Media upbeat on economy despite slowdown
Media are expressing confidence in the Chinese economy despite latest figures that suggest it has grown at its slowest pace since the global financial crisis.
Official data released on Tuesday showed that the gross domestic product rose by 7.3% in the third quarter from a year earlier, but still marked its weakest performance since March 2009.
Experts interviewed by the China Daily believe that growth will improve in the last quarter of the year.
"Exports and consumption are likely to remain stable, while investment will probably stabilise. Given the favourable comparison base of last year, fourth-quarter growth could pick up slightly to 7.4%," predicts Tang Jianwei, an economist at the Bank of Communications.
Describing the data as a "new normality" that is "stable", a report in the People's Daily points out that China's "economic growth structure continues to improve" and it is achieving a "better quality of growth".
The overseas edition of the paper adds that though the growth has slowed down, the economy is still "operating within a reasonable range".
Noting that the slowdown is "not good news for those seeking short-term returns", the China Daily points out in its editorial that the cooling off of the economy is not surprising.
"It is part of a process of trade-offs, with their inevitable pains, that the economy must go through to shed outdated, less-productive capacity and make room for new and more creative business initiatives," the paper explains.
It argues that government departments are now "more prudent in their fiscal planning and more responsible for the consequences of their financial decisions", and that the property sector is seeing a "noticeable pause".
"All of these factors are likely to protect the economy's health and growth potential in the long run. China has earned that benefit by paying the very small price of 0.2 percentage points in its quarterly GDP results," it notes.
Dismissing suggestions that the slowdown is "bad news", the Beijing Youth Daily hails the economic policies of the government.
"The current economic developments are a result of the pro-active and deliberate management of the government which exercises flexibility. As long as there is no major fault in implementing these policies, the situation will not go out of hand," assures the paper.
Hong Kong unrest
Meanwhile, media continue to warn about the "consequences" of the protests in Hong Kong after officials in the territory ended their first round of talks with students.
The protesters reiterated their demand for an unrestricted choice of candidates in the election for the territory's chief executive in 2017.
The papers also highlight the "negative impact" of the protest movement and say that 61 police officers were injured while carrying out their duties.
"Some foreign media outlets have commented that the Hong Kong police are 'as gentle as a nanny' compared to police in the US who behave like 'wolves and tigers'," writes the overseas edition of the People's Daily.
The paper adds that there are "foreign influences" in the movement and reiterates that the demands of the protesters "will not be accepted" by the central government in Beijing.
Echoing similar views, the Global Times urges the protesters to "wake up" and not to "act as a puppet of those hostile external forces".
"If the Occupy Central forces keep advancing, this will attract more international anti-China forces.

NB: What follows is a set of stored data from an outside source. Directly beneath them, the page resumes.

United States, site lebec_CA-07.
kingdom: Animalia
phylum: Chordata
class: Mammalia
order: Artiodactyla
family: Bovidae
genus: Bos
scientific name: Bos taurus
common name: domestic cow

The longer the protests last, the harder it will be for the Occupy Central forces to back down," it warns.
And finally, alleged negative Taiwanese perceptions of mainland China are once again in the media spotlight because of a debate sparked by a "urinating" incident.

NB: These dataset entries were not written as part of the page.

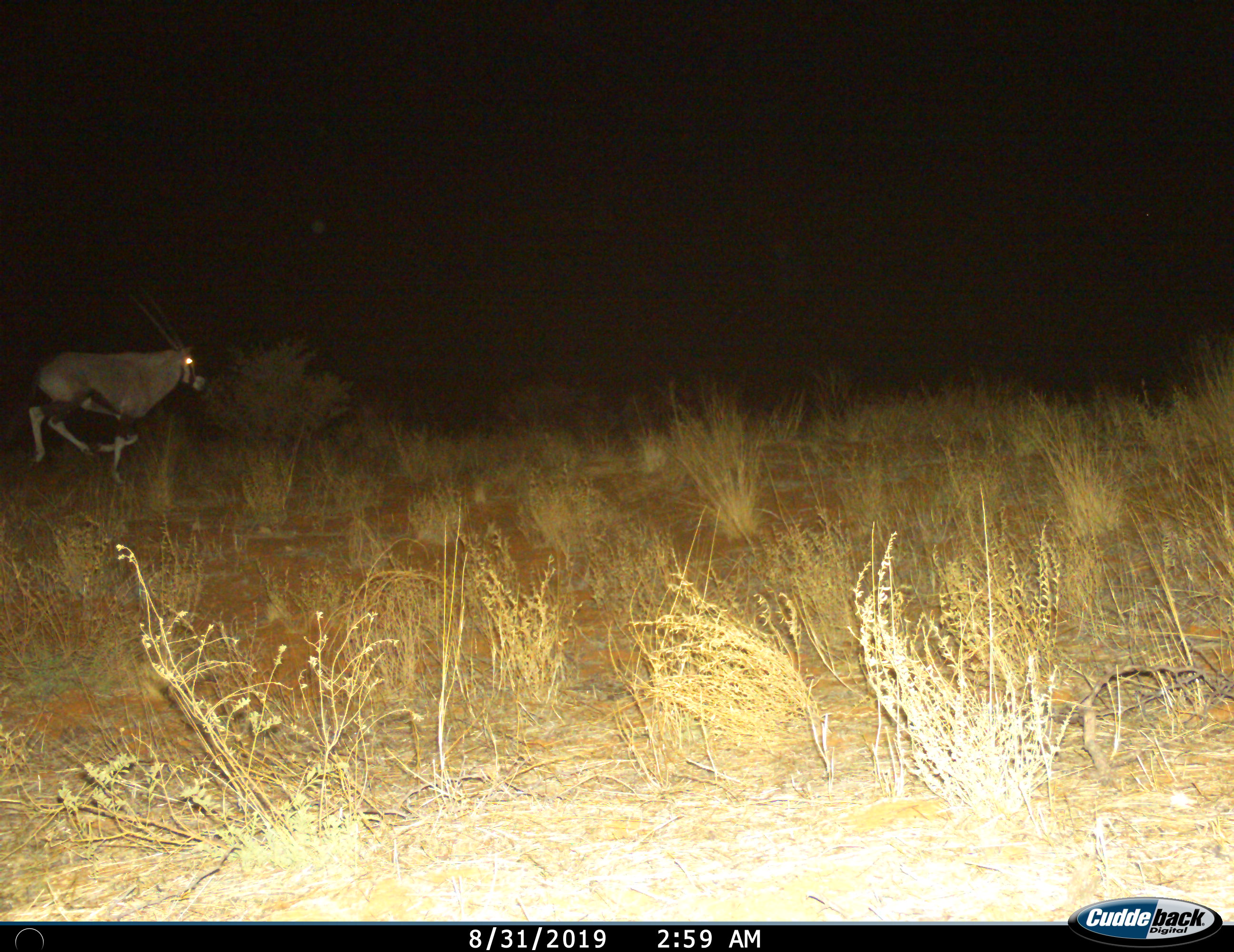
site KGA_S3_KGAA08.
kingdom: Animalia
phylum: Chordata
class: Mammalia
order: Artiodactyla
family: Bovidae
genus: Oryx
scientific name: Oryx gazella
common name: gemsbok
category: oryx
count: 1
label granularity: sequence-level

According to a report in Taiwan's Apple Daily, a mainland Chinese tourist let her three-year-old boy urinate in a plastic bottle during a meal in a restaurant in Taipei even though there was a toilet nearby.
The report was widely circulated online and sparked heated discussions in both Taiwan and China, with netizens criticising the behaviour of the Chinese tourist.
The saga, however, took an unexpected turn when the woman called the Apple Daily to clarify that she was in fact Taiwanese and was just changing her son after he spilled water on himself.
Commenting on the "fake news exaggerated by Taiwanese media outlets", an article in the Haiwai Net criticises the press in Taiwan for "holding on to their prejudice" towards mainland Chinese.
"Firstly, they still think China is backward, autocratic and foolish… Secondly, Taiwan has always thought that besides the US and Japan, all other countries are undeveloped," says the article.